I quit without knowing what to do. The Devil asked me to hit her. I clenched my fists willing to attack, but my hands couldn't touch this youngster. There was like an invisible wall between us. I tried a second time, with the same result. Suddenly I heard everyone say, AMEN!

The one who was leading the worship turned to me with authority, "The Lord Jesus Christ brought you here tonight, for He has a great work to do through your life.”

Artwork? I still did not understand the meaning of this word.

"God will make you a fisher of men, you will pray for the sick and the oppressed. You won't get out of here until you make a public decision for Jesus. Accept Him as your Savior, otherwise, Satan will still have a hold on you. He is waiting for you outside to destroy you.”

I looked outside, and indeed I saw the Devil Lucio there, standing in the middle of the street, all dressed in black, looking desperate. He was waving me to go out. Inside me was a great battle.
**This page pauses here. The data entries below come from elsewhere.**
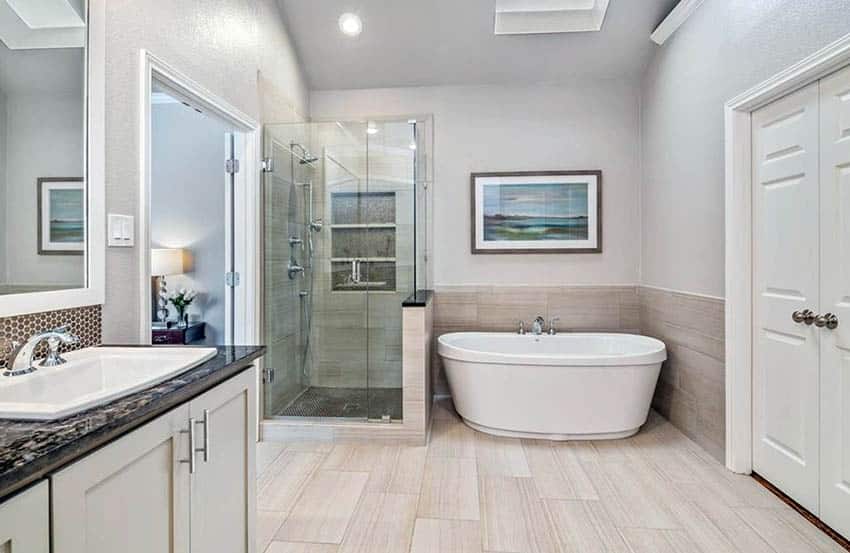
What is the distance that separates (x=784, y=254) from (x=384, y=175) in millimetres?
2339

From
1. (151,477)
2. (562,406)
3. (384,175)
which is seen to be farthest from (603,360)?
(151,477)

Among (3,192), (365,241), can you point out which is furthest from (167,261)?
(3,192)

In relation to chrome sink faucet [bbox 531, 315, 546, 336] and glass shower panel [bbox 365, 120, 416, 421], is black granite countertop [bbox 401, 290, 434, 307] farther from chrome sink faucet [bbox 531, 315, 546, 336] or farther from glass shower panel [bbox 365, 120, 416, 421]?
chrome sink faucet [bbox 531, 315, 546, 336]

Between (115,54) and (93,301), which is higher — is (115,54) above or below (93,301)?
above

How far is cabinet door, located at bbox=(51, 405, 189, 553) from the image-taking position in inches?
34.0

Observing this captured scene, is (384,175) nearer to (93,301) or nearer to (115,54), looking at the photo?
(115,54)

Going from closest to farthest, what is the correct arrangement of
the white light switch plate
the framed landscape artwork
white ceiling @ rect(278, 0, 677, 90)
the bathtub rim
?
the white light switch plate
the bathtub rim
white ceiling @ rect(278, 0, 677, 90)
the framed landscape artwork

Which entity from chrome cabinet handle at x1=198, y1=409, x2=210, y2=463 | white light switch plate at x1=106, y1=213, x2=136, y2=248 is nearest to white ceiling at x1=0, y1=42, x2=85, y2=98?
white light switch plate at x1=106, y1=213, x2=136, y2=248

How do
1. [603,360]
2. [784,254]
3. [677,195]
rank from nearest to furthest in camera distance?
1. [784,254]
2. [603,360]
3. [677,195]

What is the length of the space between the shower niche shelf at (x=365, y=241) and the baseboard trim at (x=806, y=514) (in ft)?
7.72

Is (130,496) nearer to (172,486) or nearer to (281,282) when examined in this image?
(172,486)

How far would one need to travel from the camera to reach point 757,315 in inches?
104

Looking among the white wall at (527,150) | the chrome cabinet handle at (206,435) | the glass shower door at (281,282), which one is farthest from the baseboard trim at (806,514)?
the glass shower door at (281,282)

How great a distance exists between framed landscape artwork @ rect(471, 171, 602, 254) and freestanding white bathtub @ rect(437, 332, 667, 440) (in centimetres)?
119
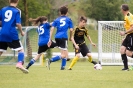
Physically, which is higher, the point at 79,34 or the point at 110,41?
the point at 79,34

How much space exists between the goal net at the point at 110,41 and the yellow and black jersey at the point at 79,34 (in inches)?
218

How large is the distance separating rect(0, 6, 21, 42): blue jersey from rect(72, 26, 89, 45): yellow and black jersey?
3.97m

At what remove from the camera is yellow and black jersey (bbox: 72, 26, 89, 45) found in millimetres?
14758

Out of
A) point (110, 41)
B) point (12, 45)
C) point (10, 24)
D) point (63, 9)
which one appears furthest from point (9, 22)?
point (110, 41)

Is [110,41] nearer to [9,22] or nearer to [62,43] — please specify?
[62,43]

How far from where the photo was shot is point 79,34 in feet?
48.8

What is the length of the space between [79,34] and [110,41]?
610 cm

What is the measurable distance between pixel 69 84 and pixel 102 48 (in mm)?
11840

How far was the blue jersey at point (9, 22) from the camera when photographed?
10.9m

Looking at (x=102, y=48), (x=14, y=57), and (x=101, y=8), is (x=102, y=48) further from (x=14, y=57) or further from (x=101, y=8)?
(x=101, y=8)

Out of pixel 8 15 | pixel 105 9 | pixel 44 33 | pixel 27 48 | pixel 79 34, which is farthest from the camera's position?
pixel 105 9

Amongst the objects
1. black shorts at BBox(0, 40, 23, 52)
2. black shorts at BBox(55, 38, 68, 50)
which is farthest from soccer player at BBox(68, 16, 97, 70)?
black shorts at BBox(0, 40, 23, 52)

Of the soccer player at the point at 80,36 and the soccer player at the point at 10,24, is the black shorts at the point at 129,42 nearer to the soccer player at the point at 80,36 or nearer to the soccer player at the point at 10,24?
the soccer player at the point at 80,36

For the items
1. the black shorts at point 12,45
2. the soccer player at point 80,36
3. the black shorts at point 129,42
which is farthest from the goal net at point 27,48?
the black shorts at point 12,45
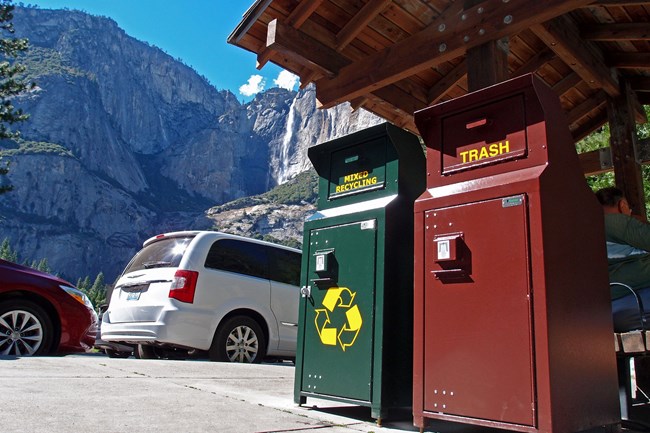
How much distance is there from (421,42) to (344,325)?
2750mm

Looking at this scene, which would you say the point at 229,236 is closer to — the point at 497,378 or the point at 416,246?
the point at 416,246

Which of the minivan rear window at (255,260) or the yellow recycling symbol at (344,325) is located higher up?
the minivan rear window at (255,260)

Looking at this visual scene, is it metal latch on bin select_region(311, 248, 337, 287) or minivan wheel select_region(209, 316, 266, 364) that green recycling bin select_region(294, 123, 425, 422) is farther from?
minivan wheel select_region(209, 316, 266, 364)

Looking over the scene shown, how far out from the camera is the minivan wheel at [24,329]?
6.40 metres

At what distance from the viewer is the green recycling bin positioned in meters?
3.27

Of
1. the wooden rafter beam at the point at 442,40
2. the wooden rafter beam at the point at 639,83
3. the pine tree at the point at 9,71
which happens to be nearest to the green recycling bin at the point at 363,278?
the wooden rafter beam at the point at 442,40

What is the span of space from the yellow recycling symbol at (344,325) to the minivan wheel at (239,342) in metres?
3.64

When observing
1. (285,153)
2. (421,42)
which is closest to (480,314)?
(421,42)

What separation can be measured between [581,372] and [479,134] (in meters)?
1.32

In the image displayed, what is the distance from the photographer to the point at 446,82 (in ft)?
21.7

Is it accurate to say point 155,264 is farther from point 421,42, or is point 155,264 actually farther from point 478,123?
point 478,123

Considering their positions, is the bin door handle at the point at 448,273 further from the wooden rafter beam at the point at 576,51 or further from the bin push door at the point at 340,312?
the wooden rafter beam at the point at 576,51

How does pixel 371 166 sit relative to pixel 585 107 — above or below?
below

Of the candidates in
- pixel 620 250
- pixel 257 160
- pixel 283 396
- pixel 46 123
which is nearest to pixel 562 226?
pixel 620 250
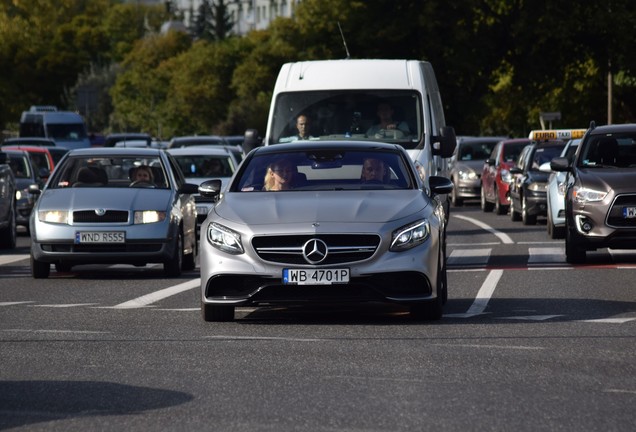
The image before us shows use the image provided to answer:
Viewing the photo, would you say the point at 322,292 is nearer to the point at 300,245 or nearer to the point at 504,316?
the point at 300,245

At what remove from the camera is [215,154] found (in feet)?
104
The congregation began to sing a hymn,

…. At the end of the work of this life
When death will be by your side
Towards what destiny will your soul go
What will be your future home?
My friend today you have a choice
Life, death, which one will you choose
Tomorrow will be too late
Today Christ wants to set you free

I wondered why I still had to raise my hands and make a public profession of faith when I had already accepted Christ. I tried to raise my hands to make a profession of faith, my hands were heavy as lead. They all continued to pray. The young person who had blocked the road approached me to help me raise my hands. Embarrassed, I accepted.

No sooner did she touch my hands, they were free. I raised both hands, my tired and oppressed soul, finally fully surrendered publicly to the One and True God creator of heaven and earth. I felt it was not enough, I knelt down, I bowed to the ground before God. From that moment it was Jesus who totally dominated my life.

The women of the church made a special prayer for me. Then they came to kiss me, I felt great love coming from them.

They all said to me, “Welcome to the Kingdom of Heaven!”

One of them, the pastor's wife, gave me a Bible. A little awkward, I told her that I would have liked to receive the "Scriptures." She smiled and replied that that was the Scriptures, The Holy Bible where I will find the Gospels which tell the life of Jesus.

I left radiant and happy. I felt like I was holding several diamonds in my hands. I laughed, I cried at the same time on the road. I was a new creature when I came home that night.